Юрка же, прислонившись к стене, молчит. Я заглядываю в его затененное лицо: вот тебе и на – он уже уснул.
Глава четырнадцатая
Юрка устало спит, уронив на грудь светлую голову. Здоровой рукой он осторожно поддерживает раненую и тихо посапывает в нос – по-домашнему мирно и сладко. Кругом успокаиваются, устраиваясь на ночь, раненые. Шум в хате постепенно утихает. Густо, не продохнуть, воняет шинелями, потом, бинтами. У меня сильнее начинает болеть нога. Уснуть я уже не могу и молча гляжу на моего сонного друга.
Эх, Юрка, Юрка! В самом деле, как это здорово, что мы вот так нежданно-негаданно встретились сегодня, а завтра, возможно, сядем в санитарную машину и рванем в тыл – подальше от танков, от огня и бесконечных фронтовых тревог. А там – койка, чистое белье, покой и сон, сон… Может, нам повезет еще больше и мы попадем в один госпиталь. Вот было бы счастье.

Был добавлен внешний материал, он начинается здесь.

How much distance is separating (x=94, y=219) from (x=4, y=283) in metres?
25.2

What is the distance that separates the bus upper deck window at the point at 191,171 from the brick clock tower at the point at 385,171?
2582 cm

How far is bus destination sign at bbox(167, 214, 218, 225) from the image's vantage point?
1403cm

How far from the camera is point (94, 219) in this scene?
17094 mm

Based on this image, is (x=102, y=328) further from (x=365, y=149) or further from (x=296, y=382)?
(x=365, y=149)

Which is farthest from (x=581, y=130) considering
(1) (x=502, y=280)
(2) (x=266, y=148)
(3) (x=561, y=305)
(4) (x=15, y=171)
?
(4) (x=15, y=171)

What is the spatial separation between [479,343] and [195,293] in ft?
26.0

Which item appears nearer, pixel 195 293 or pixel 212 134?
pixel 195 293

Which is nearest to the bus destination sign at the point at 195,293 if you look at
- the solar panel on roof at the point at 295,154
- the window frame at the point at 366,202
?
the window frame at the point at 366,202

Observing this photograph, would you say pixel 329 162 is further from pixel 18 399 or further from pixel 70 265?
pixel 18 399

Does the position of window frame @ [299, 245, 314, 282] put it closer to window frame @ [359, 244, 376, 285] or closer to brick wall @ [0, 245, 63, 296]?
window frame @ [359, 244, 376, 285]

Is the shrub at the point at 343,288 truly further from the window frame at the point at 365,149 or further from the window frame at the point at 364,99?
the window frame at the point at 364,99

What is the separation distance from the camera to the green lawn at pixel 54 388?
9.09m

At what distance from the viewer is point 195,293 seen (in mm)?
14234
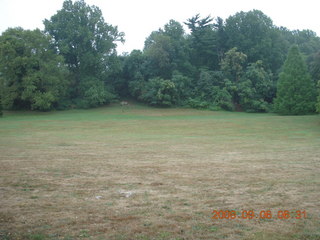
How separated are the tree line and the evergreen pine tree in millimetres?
132

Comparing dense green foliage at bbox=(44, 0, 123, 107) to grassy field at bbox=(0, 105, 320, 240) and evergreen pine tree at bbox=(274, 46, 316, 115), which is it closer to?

Так же вот полтора года назад, совсем случайно и еще не зная друг друга, мы попали в один строй в училище и оказались в одной роте, в одном взводе и даже в одном отделении. Го д мы проспали на нарах рядом, и почти каждую ночь, под утро, он нетерпеливо толкал меня в бок за мою дурную привычку храпеть. Было нам очень несладко начинать службу по существу подростками, вчерашними школьниками, вдруг оторванными от книжной науки и брошенными в беспощадную строгость военного училища с его уплотненной учебой, бессонными нарядами, дежурством, изнурительной усталостью оборонительных работ. Постоянно хотелось спать, есть, отдохнуть, а взводные, из нашего же брата – курсантов предыдущих выпусков, сами не знавшие тут поблажек, не баловали ими и нас. Говорили: так нужно, для того чтобы фронт потом показался раем после того предельного напряжения, в котором нас держали в училище. В самом деле, десять часов занятий при полной выкладке, марши, учения, земляные работы на окраинах города (строился внешний оборонительный рубеж Саратова), ночью – дежурства на самолетостроительном и крекинге, которые бомбили немцы. Там, еще до фронта, мы познали войну, огонь и острую скорбь по друзьям, растерзанным бомбами или заживо сгоревшим в огромных нефтяных пожарах на крекингзаводе.
Это было очень даже нелегко, особенно если учесть сиротство многих из нас, родные места которых были заняты врагом. А немцы все перли и перли на восток, на Сталинград, Кавказ, стояли неподалеку от Москвы. И если все же нашлось такое, что давало нам душевную силу выдержать, то в нем немалую долю составило чувство товарищества с его неизменным юмором, добротой, искренностью. Все, оказывается, можно пережить, если у тебя есть друг, с которым многое делится пополам. Тогда все заботы и печали уменьшаются ровно вдвое, а радость – странное дело – вдвое увеличивается. И каким бы он ни был, твой друг, он становится второй половиной тебя самого и ты уже не можешь представить себя отдельно от него. Одним из таких друзей был для меня Юрка Стрелков.
Может, это и неприятно вспоминать теперь, но наше сближение началось с того, что мы поссорились.
Поссорились, как дурни, без серьезной на то причины, просто потому, что еще плохо знали друг друга. На политзанятиях, которые у нас проводили прямо в казарме на проходе между нарами, политрук Шаяхметов спрашивал о задачах, поставленных в первомайском приказе Верховного, и я не мог их перечислить правильно. Не то чтобы я не знал этих задач, но политрук был формалист и требовал ответить слово в слово, как это было напечатано в газете.